Massage on the Move
Hands in the Sands debuts new mobile studio
JULIE ROMERO, owner of Hands in the Sands Massage Therapy, is taking mobile massage to a whole new level. Instead of simply going to a customer’s home, Romero takes her entire massage studio, housed in a 26-foot bus, to her clients – whether that be to their home, a business, or a special site for a celebratory event.
“I am redefining what mobile massage means,” says Romero. “I bring all my equipment – hot towels and stones, a cupping machine – to my clients. Every tool I use to provide a unique experience is with me at all times, so they don’t miss anything.”
Romero, who has been a licensed massage therapist since 2016, provides manual and hot stone massage, cupping therapy (a therapy that uses suction to increase blood flow to the affected area), lymphatic drainage, and aromatherapy.
This past spring, Romero decided to take advantage of today’s lifestyle changes and take her practice on the road. By doing so, she hopes to make her services more convenient for her clients and expand her client roster.
“The world is changing,” says Romero. “People are working at home. More businesses are going mobile. More employers are providing employee wellness and appreciation programs. Girls’ nights out and bridal events are also new markets to tap. Being mobile opens up all types of possibilities for massage therapy.”
Once Romero had the idea, she lost no time making it a reality. After an extensive search, she found the perfect bus: a mid-body entry vehicle that is large enough for her table and equipment and is safe for her clients.
Then Romero worked closely with a contractor to outfit the bus. The result is a fully air-conditioned and insulated massage therapy studio on wheels that includes a private restroom and its own generator-provided electricity. Just as importantly, Romero’s mobile studio resembles her previous space, including her personal vibe.

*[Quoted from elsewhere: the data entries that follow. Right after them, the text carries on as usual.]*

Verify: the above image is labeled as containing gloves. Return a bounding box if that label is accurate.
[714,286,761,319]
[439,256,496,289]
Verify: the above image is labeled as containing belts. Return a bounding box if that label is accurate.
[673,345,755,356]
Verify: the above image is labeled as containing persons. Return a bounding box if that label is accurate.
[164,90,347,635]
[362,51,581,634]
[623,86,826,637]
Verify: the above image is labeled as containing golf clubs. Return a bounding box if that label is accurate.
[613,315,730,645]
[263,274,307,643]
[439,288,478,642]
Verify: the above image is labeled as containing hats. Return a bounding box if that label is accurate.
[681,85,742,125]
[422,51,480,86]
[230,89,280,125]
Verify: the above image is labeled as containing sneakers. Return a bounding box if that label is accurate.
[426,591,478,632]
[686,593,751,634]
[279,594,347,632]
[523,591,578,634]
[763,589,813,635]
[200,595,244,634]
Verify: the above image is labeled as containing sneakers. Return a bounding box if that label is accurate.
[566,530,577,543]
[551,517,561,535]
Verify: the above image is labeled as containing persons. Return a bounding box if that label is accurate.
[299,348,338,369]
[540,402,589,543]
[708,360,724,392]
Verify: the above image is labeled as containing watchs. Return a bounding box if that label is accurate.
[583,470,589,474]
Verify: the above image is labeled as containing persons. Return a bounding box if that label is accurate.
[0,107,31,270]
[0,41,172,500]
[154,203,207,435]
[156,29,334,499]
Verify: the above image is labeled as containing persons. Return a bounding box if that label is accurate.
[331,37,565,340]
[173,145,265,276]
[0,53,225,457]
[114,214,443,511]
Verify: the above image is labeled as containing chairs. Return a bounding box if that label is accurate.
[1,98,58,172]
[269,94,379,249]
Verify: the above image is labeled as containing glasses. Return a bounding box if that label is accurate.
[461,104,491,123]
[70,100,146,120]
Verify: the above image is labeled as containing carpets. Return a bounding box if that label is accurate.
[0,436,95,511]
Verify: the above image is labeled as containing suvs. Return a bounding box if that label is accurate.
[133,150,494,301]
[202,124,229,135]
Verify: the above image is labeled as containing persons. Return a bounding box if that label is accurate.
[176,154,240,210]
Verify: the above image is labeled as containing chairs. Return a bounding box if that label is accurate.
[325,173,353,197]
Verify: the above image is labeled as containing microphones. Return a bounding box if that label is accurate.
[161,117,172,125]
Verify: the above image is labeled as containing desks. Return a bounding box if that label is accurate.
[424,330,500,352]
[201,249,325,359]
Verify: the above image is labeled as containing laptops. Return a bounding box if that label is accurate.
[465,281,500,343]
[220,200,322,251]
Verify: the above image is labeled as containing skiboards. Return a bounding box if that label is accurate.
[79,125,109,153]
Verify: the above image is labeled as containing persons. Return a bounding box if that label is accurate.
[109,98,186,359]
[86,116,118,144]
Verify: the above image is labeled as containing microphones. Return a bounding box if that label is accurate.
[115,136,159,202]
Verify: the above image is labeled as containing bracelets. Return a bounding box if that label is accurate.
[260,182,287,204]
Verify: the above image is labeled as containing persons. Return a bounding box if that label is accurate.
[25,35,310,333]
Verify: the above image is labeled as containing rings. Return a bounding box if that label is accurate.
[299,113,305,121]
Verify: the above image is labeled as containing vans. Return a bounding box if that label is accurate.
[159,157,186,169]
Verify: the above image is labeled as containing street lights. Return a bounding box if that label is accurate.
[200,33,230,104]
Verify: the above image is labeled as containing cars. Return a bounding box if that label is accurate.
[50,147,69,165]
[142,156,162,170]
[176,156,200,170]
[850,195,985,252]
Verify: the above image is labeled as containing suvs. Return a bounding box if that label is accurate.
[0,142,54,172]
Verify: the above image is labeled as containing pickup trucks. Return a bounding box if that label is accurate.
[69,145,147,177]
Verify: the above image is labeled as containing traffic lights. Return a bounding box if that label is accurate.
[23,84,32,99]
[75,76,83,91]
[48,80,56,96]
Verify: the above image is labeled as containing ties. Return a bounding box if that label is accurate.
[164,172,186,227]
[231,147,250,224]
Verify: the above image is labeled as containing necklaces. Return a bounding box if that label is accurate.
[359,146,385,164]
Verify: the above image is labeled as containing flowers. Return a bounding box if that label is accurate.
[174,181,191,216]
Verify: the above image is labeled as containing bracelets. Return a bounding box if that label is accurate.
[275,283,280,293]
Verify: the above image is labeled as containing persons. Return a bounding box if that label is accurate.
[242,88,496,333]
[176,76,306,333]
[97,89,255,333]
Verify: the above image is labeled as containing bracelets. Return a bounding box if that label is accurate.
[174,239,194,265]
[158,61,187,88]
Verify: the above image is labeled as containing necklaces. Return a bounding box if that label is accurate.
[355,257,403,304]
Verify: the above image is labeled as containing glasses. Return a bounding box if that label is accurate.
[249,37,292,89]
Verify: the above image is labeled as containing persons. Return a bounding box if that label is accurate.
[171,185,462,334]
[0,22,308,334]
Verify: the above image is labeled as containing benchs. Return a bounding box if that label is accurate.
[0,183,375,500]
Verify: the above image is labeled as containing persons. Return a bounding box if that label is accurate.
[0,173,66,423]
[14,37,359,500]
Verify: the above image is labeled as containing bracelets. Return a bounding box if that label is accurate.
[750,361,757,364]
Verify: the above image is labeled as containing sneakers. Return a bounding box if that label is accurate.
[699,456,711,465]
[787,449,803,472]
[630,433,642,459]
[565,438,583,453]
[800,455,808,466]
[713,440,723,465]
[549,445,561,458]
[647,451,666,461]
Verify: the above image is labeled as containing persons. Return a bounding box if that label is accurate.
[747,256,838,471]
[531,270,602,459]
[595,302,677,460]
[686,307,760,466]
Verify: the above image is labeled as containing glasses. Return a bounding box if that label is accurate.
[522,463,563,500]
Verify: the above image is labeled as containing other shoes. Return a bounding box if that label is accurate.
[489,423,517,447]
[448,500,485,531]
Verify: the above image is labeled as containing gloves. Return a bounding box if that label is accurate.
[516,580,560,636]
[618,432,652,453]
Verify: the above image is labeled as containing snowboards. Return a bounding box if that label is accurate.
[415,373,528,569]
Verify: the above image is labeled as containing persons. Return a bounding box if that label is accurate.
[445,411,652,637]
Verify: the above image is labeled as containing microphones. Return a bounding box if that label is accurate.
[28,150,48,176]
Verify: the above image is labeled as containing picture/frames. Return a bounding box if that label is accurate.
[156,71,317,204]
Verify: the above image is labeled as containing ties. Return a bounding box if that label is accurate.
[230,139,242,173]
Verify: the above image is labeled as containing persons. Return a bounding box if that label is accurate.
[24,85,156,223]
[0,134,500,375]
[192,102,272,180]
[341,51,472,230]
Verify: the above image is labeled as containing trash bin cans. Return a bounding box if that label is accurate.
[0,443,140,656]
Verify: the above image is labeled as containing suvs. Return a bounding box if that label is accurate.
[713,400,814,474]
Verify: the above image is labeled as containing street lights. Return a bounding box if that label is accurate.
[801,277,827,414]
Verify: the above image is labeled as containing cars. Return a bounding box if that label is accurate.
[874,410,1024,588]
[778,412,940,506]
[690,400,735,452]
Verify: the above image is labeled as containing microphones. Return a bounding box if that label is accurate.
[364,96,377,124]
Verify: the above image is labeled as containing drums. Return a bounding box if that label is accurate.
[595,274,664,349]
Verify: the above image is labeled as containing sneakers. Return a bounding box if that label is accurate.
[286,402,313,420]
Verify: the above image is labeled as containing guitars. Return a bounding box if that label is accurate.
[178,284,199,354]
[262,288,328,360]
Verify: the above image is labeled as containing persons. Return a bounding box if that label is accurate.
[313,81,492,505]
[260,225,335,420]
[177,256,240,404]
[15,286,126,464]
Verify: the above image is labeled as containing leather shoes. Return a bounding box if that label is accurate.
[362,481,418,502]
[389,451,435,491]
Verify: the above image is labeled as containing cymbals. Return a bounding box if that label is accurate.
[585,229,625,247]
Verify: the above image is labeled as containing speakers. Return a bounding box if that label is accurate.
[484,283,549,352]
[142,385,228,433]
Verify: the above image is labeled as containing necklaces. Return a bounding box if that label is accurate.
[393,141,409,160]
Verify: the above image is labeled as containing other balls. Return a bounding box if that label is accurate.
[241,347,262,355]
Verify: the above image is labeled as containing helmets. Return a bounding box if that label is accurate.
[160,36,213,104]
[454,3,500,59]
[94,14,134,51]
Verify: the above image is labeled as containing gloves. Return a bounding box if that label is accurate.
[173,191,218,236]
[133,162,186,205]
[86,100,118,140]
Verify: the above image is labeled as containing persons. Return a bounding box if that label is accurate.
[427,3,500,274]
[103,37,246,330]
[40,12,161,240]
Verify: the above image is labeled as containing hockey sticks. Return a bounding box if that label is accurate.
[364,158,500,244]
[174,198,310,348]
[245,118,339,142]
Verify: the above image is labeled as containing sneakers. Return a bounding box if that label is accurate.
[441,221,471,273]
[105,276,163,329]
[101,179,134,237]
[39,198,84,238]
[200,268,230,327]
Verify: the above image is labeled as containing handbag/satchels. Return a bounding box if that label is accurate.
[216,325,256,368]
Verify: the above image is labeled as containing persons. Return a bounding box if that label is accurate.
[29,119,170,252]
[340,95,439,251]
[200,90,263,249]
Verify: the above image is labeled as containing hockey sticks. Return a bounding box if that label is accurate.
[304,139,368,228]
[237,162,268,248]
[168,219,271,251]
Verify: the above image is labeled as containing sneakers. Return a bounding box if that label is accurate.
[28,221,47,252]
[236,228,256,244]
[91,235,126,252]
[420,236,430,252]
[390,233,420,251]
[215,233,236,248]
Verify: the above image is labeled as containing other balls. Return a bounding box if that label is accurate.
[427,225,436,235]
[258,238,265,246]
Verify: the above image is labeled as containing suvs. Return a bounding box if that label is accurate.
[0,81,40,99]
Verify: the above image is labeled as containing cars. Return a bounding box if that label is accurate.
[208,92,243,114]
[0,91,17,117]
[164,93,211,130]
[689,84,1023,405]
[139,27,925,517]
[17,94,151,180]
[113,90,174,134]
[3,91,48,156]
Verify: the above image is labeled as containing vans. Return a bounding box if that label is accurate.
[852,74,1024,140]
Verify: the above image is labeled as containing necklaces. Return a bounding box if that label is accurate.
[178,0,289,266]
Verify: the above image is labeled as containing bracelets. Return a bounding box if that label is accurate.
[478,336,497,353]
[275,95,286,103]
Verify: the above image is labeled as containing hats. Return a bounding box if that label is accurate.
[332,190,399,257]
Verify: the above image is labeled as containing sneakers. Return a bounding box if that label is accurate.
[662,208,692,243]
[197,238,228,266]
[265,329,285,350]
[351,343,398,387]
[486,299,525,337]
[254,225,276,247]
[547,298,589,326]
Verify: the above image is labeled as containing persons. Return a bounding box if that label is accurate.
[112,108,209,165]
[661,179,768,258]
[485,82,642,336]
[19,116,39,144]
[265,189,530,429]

“I wanted it to be familiar to my clients, for them to know that the bus is their studio,” says Romero, adding that so far, clients have been pleasantly surprised when they enter the bus. “People are excited about it. “Some folks say it’s like being on a boat. There’s some comfortable movement to it.”
Though Romero had to take a few practice runs to get the hang of driving the bus, she now handles it like a pro –although backing into tight parking spaces can be tricky – and takes it just about anywhere. Romero even found a workaround for homeowner association restrictions against large vehicles parking on the street: when available, she parks at the community pool or fitness center. In these cases, her clients often get their friends to sign up for a massage, too, and they split Romero’s $25 travel fee.
Romero and her bus also make appearances at other venues, like the University of North Carolina Wilmington where she treats the men’s basketball team, and Live Oak Bank Pavilion, where she gives massages to the talent.
Though Romero is bringing a brand new concept in mobile massage to the area, she is confident of its success.
“I am creating a win-win for clients and massage therapy practitioners,” says Romero. “I am redefining local massage.”
To view more of photographer Daria Amato’s work, go to dariaphoto.com
Want more WILMA? Click here to sign up for our WILMA newsletters and announcements.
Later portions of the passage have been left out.